→ PAGE TEXT:
——————————

Phil Scott, the Governor of Vermont, became the first Republican governor to support the impeachment inquiry. Charlie Baker, the Republican Governor of Massachusetts, also announced his support. Republican Maryland Governor Larry Hogan later announced his support for an inquiry, though clarifying he did not yet support impeachment itself.

On October 18, John Kasich, former Governor of Ohio and a CNN political commentator since January 2019, publicly said President Trump should be impeached. Until this point, he had argued that there was not enough evidence to impeach him.

During the fourth 2020 Democratic Party presidential debate, Andrew Yang said that while he supports impeaching Trump, he believes it may not be successful and would not solve the issues that led to Trump's election. He later said "Trump thrives on attention, even negative attention".

==== Against impeachment inquiry ====
Senator Lindsey Graham (R-South Carolina) criticized the whistleblower, calling the complaint hearsay and a sham.

On October 3, 2019, House Republican leader Kevin McCarthy called on Pelosi to suspend the inquiry and requested answers to 10 questions before it moved forward. Several Republican politicians, including Representative Jordan and former South Carolina Representative Trey Gowdy, who had been stout defenders of congressional oversight during the Obama Administration and the Investigation into the 2012 Benghazi attack, joined Trump's resistance to the investigation.

On October 23, more than two dozen Republican members of the House—led by Representative Gaetz and with Trump's prior knowledge and assent—staged a protest against impeachment proceedings by entering the SCIF where a hearing was about to commence, some carrying cellphones in violation of security protocols. The protest caused a five-hour stand-off during which the House Sergeant at Arms was summoned to intervene. Days earlier, Gaetz—who is not a member of any of the three committees—had entered the hearings and was instructed to leave after a parliamentarian ruling.

On October 24, Senator Graham, chair of the Senate Judiciary Committee proposed a Senate resolution (S. Res 378) condemning the closed door impeachment process and urging the House to hold a formal vote to initiate the impeachment inquiry, which by October 28, 50 Republican senators cosponsored. As of November 2019, only three Republican Senators, of the 53 in the Senate, Susan Collins of Maine, Lisa Murkowski of Alaska, and Mitt Romney of Utah, declined to cosponsor the resolution opposing the impeachment process.

——————————

→ RECORDS PROVIDED:

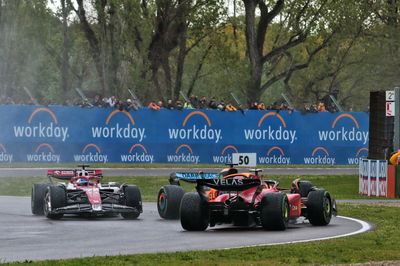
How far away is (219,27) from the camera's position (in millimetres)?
63094

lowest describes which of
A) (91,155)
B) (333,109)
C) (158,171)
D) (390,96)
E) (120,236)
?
(120,236)

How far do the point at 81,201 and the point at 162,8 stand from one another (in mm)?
31956

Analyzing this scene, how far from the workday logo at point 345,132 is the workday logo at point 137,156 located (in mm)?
7876

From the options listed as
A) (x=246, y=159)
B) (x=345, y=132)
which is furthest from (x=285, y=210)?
(x=345, y=132)

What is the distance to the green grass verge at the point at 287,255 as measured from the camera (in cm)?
1327

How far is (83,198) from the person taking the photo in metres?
20.5

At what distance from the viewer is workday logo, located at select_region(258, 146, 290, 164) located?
4188 centimetres

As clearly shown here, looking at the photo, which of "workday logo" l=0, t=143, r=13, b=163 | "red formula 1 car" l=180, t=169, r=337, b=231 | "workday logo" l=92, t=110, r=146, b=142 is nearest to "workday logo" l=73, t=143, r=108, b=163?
"workday logo" l=92, t=110, r=146, b=142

——————————

→ REQUIRED WORK:
A) From the impeachment inquiry text, list every person it identifies as a governor or former governor, with the state given for each.
B) Do the following statements agree with the impeachment inquiry text? Answer yes or no for each, and quote the words that decide it.
(i) Larry Hogan backed impeachment itself when he announced support for an inquiry.
(ii) Gaetz sits on one of the three committees holding the hearings.
(iii) By October 28, S. Res 378 had 50 Republican cosponsors in the Senate.
C) Carry on the impeachment inquiry text, starting after its final sentence about the three Republican Senators who declined to cosponsor the resolution.

→ PER-TASK ANSWERS:
A)
- Phil Scott (Vermont)
- Charlie Baker (Massachusetts)
- Larry Hogan (Maryland)
- John Kasich (Ohio, former governor)

B)
(i) No: "though clarifying he did not yet support impeachment itself"
(ii) No: "Gaetz—who is not a member of any of the three committees"
(iii) Yes: "which by October 28, 50 Republican senators cosponsored"

C)
As the articles of impeachment moved to a vote before the full House and referral to the Senate for trial, Senate majority leader Mitch McConnell met with White House Counsel Pat Cipollone and congressional liaison Eric Ueland, later stating, "everything I do during this I'm coordinating with the White House counsel. There will be no difference between the president's position and our position as to how to handle this." McConnell also said there was "no chance" the Senate would convict Trump and remove him from office while declaring his wish that all Senate Republicans would acquit Trump of both articles of impeachment. Two days later, Judiciary Committee chairman Graham said, "I am trying to give a pretty clear signal I have made up my mind. I'm not trying to pretend to be a fair juror here ... I will do everything I can to make [the impeachment trial] die quickly." The Constitution requires senators to take an impeachment oath, which by Senate rules then in effect stated, "I will do impartial justice according to the Constitution and laws, so help me God."

House Democrats Collin Peterson of Minnesota and Jeff Van Drew of New Jersey, the only two Democrats to vote against the initial October resolution, went public with their intentions to again vote against impeachment ahead of the House vote. Peterson issued that his "biggest problem" was that impeachment was always sought after by Democrats, "[T]hey've spent a year trying to figure out how they can make a case for it. That's backwards. I just don't agree with this."

=== Legal professionals and academics ===
==== Academics ====
Some historians and diplomats have called the severity of the allegations "unprecedented" in American history. Elaine Kamarck of the Progressive Policy Institute has described how this inquiry is different from Nixon's Watergate: "the president himself is directly involved in all four of the likely articles of impeachment": obstruction of justice, violation of federal election law (a possible constitutional abuse of power), obstruction of Congress, and violation of the emoluments clause.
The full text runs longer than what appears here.